OBJECTIVE: To evaluate the clinical efficacy and safety of tobramycin/dexamethasone (TobraDex ST ; 'ST') ophthalmic suspension 0.3%/0.05% compared to azithromycin (Azasite) ophthalmic solution (1%) in the treatment of moderate to severe blepharitis/blepharoconjunctivitis. RESEARCH DESIGN AND METHODS: The study was a multicenter, randomized, investigator-masked, and active-controlled, 15-day study. Enrolled in the study were 122 adult subjects (at least 18 years of age) diagnosed with moderate to severe blepharitis/blepharoconjunctivitis, defined by a minimum score of at least '1' for one of the lid signs, one of the conjunctival signs, and one of the symptoms in at least one eye and a minimum global score (total signs and symptoms score) of '5' in the same eye. One group of 61 subjects received ST with instructions to dose 1 drop four times daily (QID) for 14 days. The other group of 61 subjects received azithromycin and dosed with 1 drop twice daily (BID) for 2 days followed by once daily (QD) dosing for 12 days. Visits were conducted at Day 1 (baseline), Day 8 and Day 15. The a priori primary outcome parameter of the study was the seven-item global score defined as the total score of lid margin redness, bulbar conjunctival redness, palpebral conjunctival redness, ocular discharge (0-3 scale), and lid swelling, itchy eyelids, and gritty eyes (0-4 scale).
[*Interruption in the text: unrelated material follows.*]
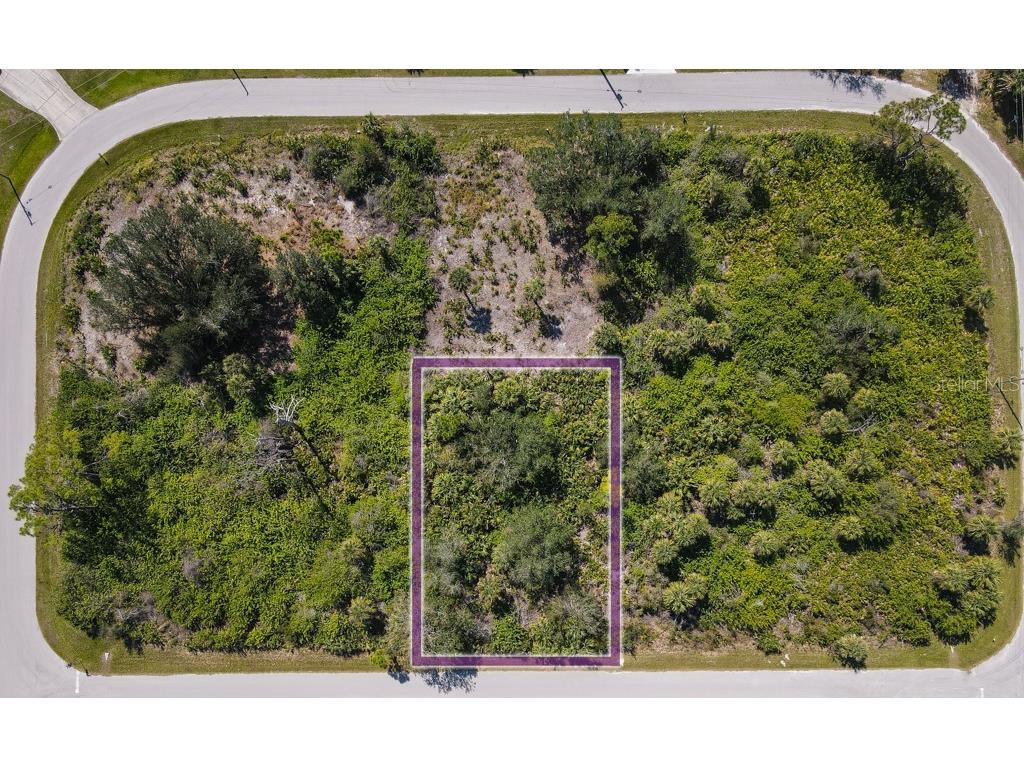 13427 Wade Avenue Port Charlotte FL 33953 C7505832 image1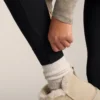 Leggings cálidos de 70 cm de altura y largo hasta el tobillo Leggings cálidos de 70 cm de altura y largo hasta el tobillo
The study utilized standardized, validated photograph control scales developed by Ora, Inc. (Andover, MA). Clinical trial registration: The study was registered at ClinicalTrials.gov under the registry number NCT01102244. RESULTS: A statistically significant lower mean global score (p = 0.0002) was observed in subjects treated with ST compared to subjects treated with azithromycin at Day 8. No serious adverse events were reported during the course of the study in either group. CONCLUSION: ST provides a fast and effective treatment of acute blepharitis compared to azithromycin. Initial therapy with the combination of tobramycin/dexamethasone provides faster inflammation relief than azithromycin for moderate to severe blepharitis/blepharoconjunctivitis.